--- Begin ---
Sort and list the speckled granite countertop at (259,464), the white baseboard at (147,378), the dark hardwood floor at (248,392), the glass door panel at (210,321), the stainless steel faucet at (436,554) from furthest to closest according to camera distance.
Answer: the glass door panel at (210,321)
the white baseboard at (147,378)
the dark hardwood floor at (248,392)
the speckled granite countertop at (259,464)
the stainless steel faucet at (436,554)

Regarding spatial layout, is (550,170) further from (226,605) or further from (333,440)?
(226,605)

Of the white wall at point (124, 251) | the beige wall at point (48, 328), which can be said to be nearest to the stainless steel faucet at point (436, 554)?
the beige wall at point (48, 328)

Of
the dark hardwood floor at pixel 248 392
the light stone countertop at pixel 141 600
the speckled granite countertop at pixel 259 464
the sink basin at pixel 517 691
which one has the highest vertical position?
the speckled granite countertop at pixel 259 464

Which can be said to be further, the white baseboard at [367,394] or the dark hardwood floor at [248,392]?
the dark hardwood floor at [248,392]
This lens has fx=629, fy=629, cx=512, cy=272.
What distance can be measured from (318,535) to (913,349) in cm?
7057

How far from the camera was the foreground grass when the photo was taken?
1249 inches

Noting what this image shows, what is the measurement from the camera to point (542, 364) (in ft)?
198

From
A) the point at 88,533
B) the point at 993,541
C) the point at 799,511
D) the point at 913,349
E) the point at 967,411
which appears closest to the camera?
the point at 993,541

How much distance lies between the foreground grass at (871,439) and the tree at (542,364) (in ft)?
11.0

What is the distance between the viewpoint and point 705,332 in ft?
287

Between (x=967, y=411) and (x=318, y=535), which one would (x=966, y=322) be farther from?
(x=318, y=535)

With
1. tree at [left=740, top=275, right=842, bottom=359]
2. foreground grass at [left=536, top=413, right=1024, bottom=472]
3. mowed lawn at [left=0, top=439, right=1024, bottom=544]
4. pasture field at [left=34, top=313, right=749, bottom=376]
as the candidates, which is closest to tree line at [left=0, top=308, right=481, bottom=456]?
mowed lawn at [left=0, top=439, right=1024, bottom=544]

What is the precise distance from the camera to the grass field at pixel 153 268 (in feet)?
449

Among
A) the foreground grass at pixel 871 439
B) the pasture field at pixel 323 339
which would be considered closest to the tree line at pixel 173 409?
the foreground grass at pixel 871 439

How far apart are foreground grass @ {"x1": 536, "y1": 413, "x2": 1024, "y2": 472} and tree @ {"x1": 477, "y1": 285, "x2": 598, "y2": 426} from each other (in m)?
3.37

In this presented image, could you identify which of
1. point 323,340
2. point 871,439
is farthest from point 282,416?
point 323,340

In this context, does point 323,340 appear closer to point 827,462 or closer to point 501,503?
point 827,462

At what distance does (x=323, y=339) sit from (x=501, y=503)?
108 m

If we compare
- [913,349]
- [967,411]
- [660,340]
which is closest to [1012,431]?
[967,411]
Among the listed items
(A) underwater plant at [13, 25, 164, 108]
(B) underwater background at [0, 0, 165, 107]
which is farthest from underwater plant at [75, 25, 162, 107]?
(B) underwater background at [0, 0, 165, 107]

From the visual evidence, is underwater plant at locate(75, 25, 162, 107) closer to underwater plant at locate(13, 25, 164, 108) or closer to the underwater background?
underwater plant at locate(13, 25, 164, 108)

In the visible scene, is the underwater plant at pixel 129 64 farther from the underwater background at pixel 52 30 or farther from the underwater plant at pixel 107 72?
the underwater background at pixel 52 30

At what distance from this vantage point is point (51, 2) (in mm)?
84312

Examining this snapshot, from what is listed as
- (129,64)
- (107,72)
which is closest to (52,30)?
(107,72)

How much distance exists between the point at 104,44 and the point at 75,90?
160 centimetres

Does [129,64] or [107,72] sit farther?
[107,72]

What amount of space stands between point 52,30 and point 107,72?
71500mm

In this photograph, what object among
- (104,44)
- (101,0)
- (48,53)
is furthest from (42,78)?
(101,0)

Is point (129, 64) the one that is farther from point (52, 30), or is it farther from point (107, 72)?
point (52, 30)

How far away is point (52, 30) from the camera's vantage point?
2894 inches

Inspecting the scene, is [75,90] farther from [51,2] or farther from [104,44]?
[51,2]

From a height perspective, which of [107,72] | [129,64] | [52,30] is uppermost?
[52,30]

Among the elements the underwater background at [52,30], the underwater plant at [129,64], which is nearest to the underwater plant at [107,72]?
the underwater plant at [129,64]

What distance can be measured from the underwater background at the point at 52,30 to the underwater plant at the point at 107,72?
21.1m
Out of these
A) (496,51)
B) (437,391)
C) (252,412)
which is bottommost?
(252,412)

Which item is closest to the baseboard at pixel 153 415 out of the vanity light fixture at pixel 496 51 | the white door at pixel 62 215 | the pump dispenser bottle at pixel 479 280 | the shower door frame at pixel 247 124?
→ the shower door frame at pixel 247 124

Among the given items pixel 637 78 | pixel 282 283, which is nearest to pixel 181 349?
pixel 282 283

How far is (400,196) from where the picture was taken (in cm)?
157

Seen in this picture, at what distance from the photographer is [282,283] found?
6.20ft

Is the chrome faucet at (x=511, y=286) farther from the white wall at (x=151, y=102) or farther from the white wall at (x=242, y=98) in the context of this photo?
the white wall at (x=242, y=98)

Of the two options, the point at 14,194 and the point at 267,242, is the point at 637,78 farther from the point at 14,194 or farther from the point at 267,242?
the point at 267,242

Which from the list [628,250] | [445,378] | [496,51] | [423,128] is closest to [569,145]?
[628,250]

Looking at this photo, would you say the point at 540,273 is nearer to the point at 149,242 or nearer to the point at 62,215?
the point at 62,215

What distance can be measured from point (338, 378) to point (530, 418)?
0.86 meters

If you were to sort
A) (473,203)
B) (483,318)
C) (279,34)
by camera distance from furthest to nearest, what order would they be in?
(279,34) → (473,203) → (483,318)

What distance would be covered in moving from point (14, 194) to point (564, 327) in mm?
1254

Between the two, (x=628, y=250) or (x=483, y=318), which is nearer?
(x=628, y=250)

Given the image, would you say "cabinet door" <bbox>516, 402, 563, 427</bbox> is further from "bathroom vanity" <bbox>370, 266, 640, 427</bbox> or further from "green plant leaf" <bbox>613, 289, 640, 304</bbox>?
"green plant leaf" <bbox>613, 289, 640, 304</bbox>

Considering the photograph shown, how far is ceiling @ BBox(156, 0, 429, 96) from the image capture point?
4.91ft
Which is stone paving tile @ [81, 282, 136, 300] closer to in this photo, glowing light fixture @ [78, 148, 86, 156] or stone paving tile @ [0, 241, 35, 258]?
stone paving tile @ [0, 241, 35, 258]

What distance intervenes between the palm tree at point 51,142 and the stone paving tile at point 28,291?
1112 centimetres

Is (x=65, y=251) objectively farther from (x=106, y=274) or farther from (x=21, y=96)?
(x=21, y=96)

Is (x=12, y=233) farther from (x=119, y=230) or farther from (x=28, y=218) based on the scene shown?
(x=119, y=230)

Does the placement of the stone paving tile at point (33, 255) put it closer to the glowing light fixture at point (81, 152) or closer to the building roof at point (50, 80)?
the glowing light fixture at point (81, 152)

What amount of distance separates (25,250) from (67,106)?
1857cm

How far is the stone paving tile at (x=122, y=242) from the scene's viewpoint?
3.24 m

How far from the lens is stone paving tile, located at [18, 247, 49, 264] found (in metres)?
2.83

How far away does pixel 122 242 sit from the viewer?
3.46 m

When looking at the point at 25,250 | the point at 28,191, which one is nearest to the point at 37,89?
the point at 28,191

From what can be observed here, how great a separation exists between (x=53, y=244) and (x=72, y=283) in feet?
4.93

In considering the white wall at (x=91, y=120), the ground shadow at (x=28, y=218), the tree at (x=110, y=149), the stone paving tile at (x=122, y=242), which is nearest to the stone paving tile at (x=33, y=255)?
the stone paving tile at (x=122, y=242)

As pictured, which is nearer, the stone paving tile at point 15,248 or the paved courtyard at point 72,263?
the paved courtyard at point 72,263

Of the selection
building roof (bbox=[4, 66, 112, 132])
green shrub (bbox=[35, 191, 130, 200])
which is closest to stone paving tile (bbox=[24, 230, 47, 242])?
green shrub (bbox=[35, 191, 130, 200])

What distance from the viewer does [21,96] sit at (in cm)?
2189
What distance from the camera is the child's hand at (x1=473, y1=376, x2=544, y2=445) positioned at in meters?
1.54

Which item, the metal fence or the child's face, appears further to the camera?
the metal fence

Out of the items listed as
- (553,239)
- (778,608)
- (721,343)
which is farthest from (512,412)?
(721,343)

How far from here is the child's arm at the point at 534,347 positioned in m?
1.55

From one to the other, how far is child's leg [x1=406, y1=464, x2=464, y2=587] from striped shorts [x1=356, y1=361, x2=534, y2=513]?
--- End ---
Reformat the items from the line with "Looking at this" to the line with "0.86 meters" as a numbered list, leaving out any blank lines.

_OUTPUT_.
1. Looking at this photo, would you say the point at 540,273 is nearer to the point at 149,242 or nearer to the point at 62,215?
2. the point at 62,215
3. What distance can be measured from point (338, 378) to point (530, 418)?
4. 0.86 meters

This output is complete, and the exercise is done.